Ketakutan, stigma, skeptis, ragu, energi yang terkuras, beban mental yang berkali lipat, minimnya pengetahuan, terpancar di sayu mata mama. Apakah kesemua itu menyiratkan penyesalan? Aku juga tidak tahu. Aku tidak punya cukup keberanian untuk menanyakan itu. Peran sebagai seorang ibu sudah sangat berat untuk Mama lalui selama bertahun-tahun. Lantas, apa yang bisa aku lakukan untuk meringankan beban pikiran yang menjerat mama disaat aku dijerat pikiran betapa bodohnya aku dilahirkan sebagai beban keluarga saat ini?

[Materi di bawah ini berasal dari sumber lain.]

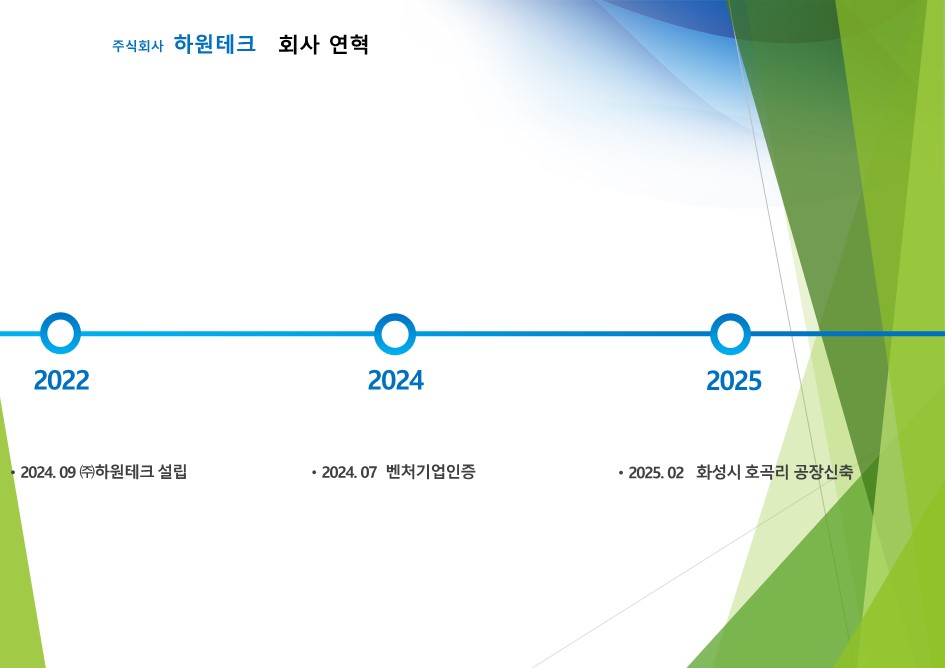 주식회사 하원테크 회사 연혁

2022

2024

2025

• 2024. 09 ㈜하원테크 설립

• 2024. 07 벤처기업인증

• 2025. 02 화성시 호곡리 공장신축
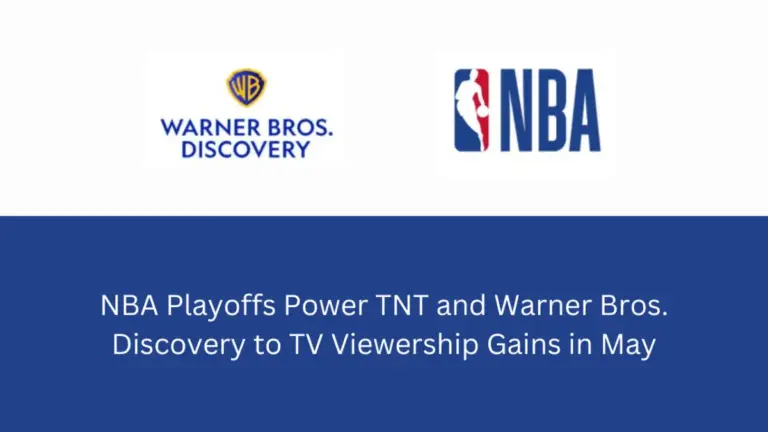 WB
WARNER BROS.
DISCOVERY

NBA

NBA Playoffs Power TNT and Warner Bros. Discovery to TV Viewership Gains in May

Mengapa pula perempuan seperti mama harus menanggung morat-maritnya peran perempuan yang kompleks diusianya yang masih belia saat itu? Mengapa mama harus kehilangan masa mudanya lebih cepat? Mengapa mama harus ditakdirkan mendampingi bapak? Mengapa kakek begitu tega menikahkan mama diusianya yang masih layak menempuh pendidikan yang lebih tinggi? Ah persetan dengan kultur patriarki.
Pertanyaan gugatan itu menggema di puncak kepalaku. Mendekam di kepala, seperti tubuhku yang mendekam di rumah yang bukan rumahku. Dan tak juga aku merasa kerasan di rumah masa kecilku. Seperti ada ikatan kuat untuk melangkah pergi, melangkah mencari rumah yang selama ini belum kutemukan. Aku bahkan tidak punya ruang di rumah masa kecilku. Perasaan untuk merasa pulang ke rumah telah tandas entah sejak kapan. Aku lebih lega ketika pergi dibandingkan ketika pulang. Terkutukkah aku karena perasaan itu? Aku merasa lebih berdosa jika berpura-pura bertahan di rumah yang tak lagi ada hatiku di sana.

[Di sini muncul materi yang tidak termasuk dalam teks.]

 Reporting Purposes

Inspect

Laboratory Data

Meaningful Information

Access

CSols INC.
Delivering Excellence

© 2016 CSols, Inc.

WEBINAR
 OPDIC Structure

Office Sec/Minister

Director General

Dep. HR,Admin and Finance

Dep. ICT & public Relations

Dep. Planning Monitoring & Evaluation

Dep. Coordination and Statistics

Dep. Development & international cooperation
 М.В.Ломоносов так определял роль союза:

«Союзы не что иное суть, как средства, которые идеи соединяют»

Aku tidak pernah membenci siapapun di rumah itu. Tidak juga bapak, tidak juga mama, tidak juga Juni. Aku hanya butuh ruang untuk mengenali diriku sekali lagi. Aku hanya butuh ruang untuk menerima diriku sekali lagi. Aku hanya butuh ruang untuk belajar mencintai takdirku sekali lagi. Sekali saja. Perjalanan yang panjang di kota-kota yang jauh bahkan di negeri-negeri yang asing selalu mampir di ingatanku untuk memperbaiki nasib baikku. Aku ingin pergi, mengelana dan mengenali tempat-tempat dan orang-orang baru, juga menjemput versi jiwaku yang baru. Jiwa yang lebih terbuka akan kehidupan yang berbeda, jiwa yang lebih maklum akan kesalahan-kesalahan, jiwa yang lebih kuat setelah dihempas banyak halang rintang ditiap perjalanan, dan jiwa yang lebih murni menerima manusia lain sebagai teman sekaligus guru dalam perjalanan hidupku. Aku ingin lebih hidup dengan menempuh beberapa perjalanan jauh.

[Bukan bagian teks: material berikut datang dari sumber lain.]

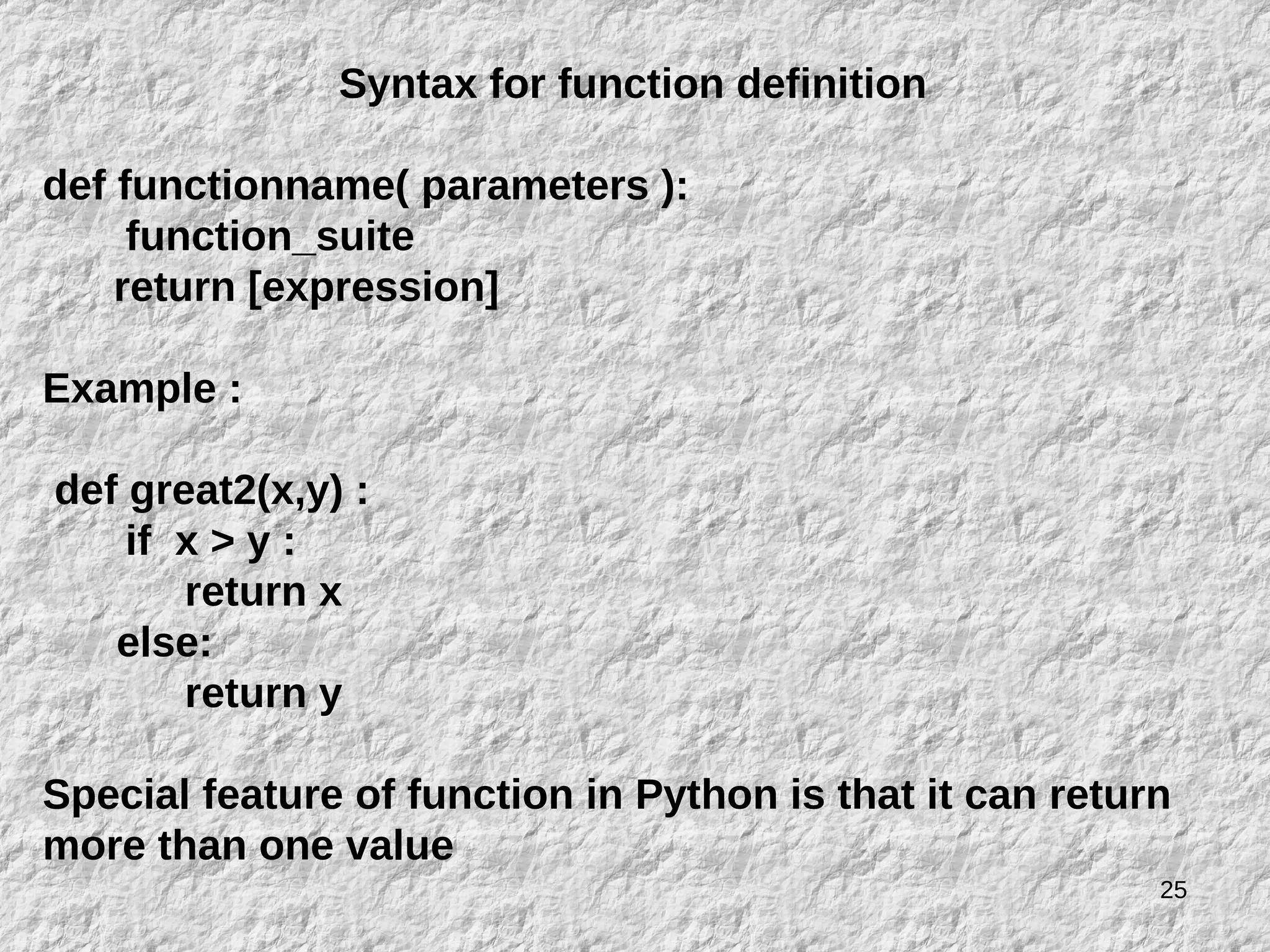 Syntax for function definition

def functionname( parameters ):
    function_suite
    return [expression]

Example :

def great2(x,y) :
    if  x > y :
        return x
    else:
        return y

Special feature of function in Python is that it can return more than one value

25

Seusai percakapan-percakapan antara aku dan mama mengenai Juni, mama tak pernah lagi membahas kelanjutannya. Mama tak lagi mengusikku, mungkin beliau tak ingin mengganggu kepelikanku dalam menyelesaikan studi strata satu. Tetapi, diam-diam kusemogakan agar aku dimampukan Tuhan untuk membantu mama menjaga dan membimbing Juni. Setidaknya, setelah Tuhan cukupkan ilmu dan kemampuanku untuk menjaga manusia selain diriku sendiri. Detik ini, aku belum stabil. Aku belum yakin bisa menjaga diriku sendiri sepenuhnya. Aku masih mencari-cari cara. Aku masih mencari-cari kesempatan untuk belajar menstabilkan hidupku. Aku masih belajar untuk memenuhi diriku sebagai perempuan yang utuh dengan beragam pengalaman soal perempuan, belajar menguatkan diri sebagai perempuan tanpa membebankan diri sepenuhnya pada laki-laki.